Given passage:
[START]

Random number generators compose exceedingly well.
The confidence in the tests can be increased by just generating more inputs.
Depending on the random distributions of the generators used, you have chances that both “exotic” and “common” inputs are covered.
In practice, it turns out that random generators are decent at finding edge cases.

But it is also not without problems:

For more complex inputs, the default generators are basically useless, because they will produce invalid input most of the time.
Filtering random values before feeding them into the property can dramatically slow down the whole process.
By default, it is non-deterministic (but there are remedies available).
Generation of random functions to be used as inputs for higher-order properties is quite round-about.

Of course, there are other possible design choices:

SmallCheck instead enumerates all values up to a certain size. For example, you can specify that you want to test some function over integer lists with all lists up to size 5, containing all integers between -5 and +5. In some situations, namely when your input is finite, you can even exhaustively check all inputs, which is equivalent to a proof that your program is correct. The disadvantage is that even for small sizes, the input space may explode exponentially or worse (e.g. when generating lists of lists).

[END]

Set task 1: Output the records as a Markdown table with the columns Row and Line, starting at the line that contains "What is the measure of" and ending at the end of the records. Skip blank lines and leave the pictures out.

Spatial question records
[START]

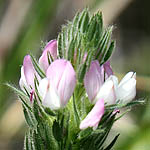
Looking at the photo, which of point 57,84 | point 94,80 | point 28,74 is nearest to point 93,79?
point 94,80

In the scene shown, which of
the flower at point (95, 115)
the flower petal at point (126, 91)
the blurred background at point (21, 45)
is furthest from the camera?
the blurred background at point (21, 45)

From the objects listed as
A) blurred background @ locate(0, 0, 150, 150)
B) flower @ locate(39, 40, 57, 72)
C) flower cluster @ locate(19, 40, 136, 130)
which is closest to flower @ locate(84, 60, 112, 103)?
flower cluster @ locate(19, 40, 136, 130)

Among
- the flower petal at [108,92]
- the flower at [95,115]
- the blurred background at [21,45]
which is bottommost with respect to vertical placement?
the flower at [95,115]

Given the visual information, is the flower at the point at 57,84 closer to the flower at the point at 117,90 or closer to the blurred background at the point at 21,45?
the flower at the point at 117,90

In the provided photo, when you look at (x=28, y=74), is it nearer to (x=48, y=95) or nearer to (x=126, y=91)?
(x=48, y=95)

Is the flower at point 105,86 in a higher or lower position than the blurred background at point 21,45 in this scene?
lower

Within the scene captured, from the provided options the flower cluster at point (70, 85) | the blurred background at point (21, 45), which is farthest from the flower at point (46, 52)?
the blurred background at point (21, 45)

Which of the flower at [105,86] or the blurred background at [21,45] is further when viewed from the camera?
the blurred background at [21,45]
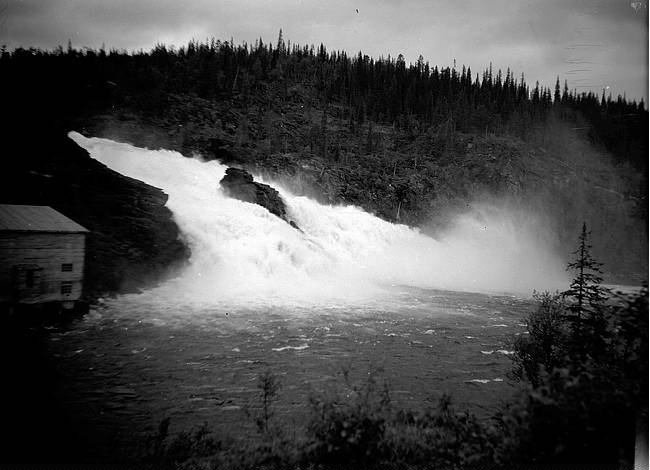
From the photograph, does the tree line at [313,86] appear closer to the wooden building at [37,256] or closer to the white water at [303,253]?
the white water at [303,253]

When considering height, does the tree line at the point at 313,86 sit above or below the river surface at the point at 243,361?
above

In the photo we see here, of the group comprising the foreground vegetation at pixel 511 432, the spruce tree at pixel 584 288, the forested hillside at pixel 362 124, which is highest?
the forested hillside at pixel 362 124

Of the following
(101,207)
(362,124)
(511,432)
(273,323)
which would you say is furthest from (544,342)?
(362,124)

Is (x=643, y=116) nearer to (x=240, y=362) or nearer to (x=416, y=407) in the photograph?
(x=416, y=407)

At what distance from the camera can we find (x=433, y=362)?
12625 mm

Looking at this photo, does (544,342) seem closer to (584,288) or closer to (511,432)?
(584,288)

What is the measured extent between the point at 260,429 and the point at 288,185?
3580 centimetres

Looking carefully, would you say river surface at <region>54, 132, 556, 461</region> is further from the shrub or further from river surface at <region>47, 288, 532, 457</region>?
the shrub

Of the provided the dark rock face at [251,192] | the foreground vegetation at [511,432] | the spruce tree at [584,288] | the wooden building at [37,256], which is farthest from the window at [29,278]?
the dark rock face at [251,192]

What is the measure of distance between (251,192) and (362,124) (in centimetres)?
4869

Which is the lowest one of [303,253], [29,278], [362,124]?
[29,278]

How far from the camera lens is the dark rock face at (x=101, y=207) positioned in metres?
17.0

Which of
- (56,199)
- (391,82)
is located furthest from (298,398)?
(391,82)

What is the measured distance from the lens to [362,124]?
74500mm
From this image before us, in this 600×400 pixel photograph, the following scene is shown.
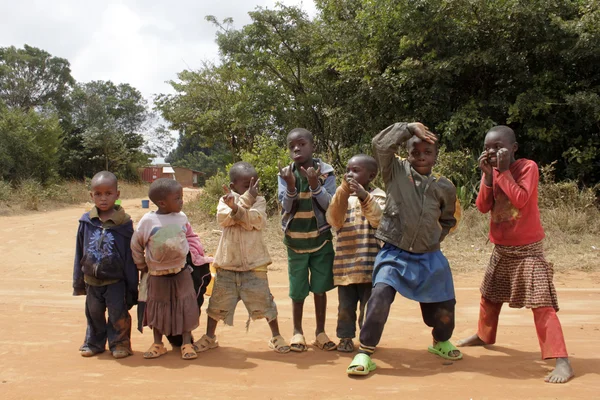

[END]

Set task 2: According to the passage on random test generators, what does SmallCheck do instead of generating random values?

Complete output 1:
| Row | Line |
|---|---|
| 1 | What is the measure of distance between (251,192) and (362,124) (in centimetres)? |
| 2 | 4869 |
| 3 | Which is the lowest one of [303,253], [29,278], [362,124]? |
| 4 | [29,278] |
| 5 | How far from the camera lens is the dark rock face at (x=101, y=207) positioned in metres? |
| 6 | 17.0 |
| 7 | Which of |
| 8 | - (56,199) |
| 9 | - (391,82) |
| 10 | is located furthest from (298,398)? |
| 11 | (391,82) |
| 12 | What is the measured distance from the lens to [362,124]? |
| 13 | 74500mm |
| 14 | From this image before us, in this 600×400 pixel photograph, the following scene is shown. |

Complete output 2: It enumerates all values up to a certain size.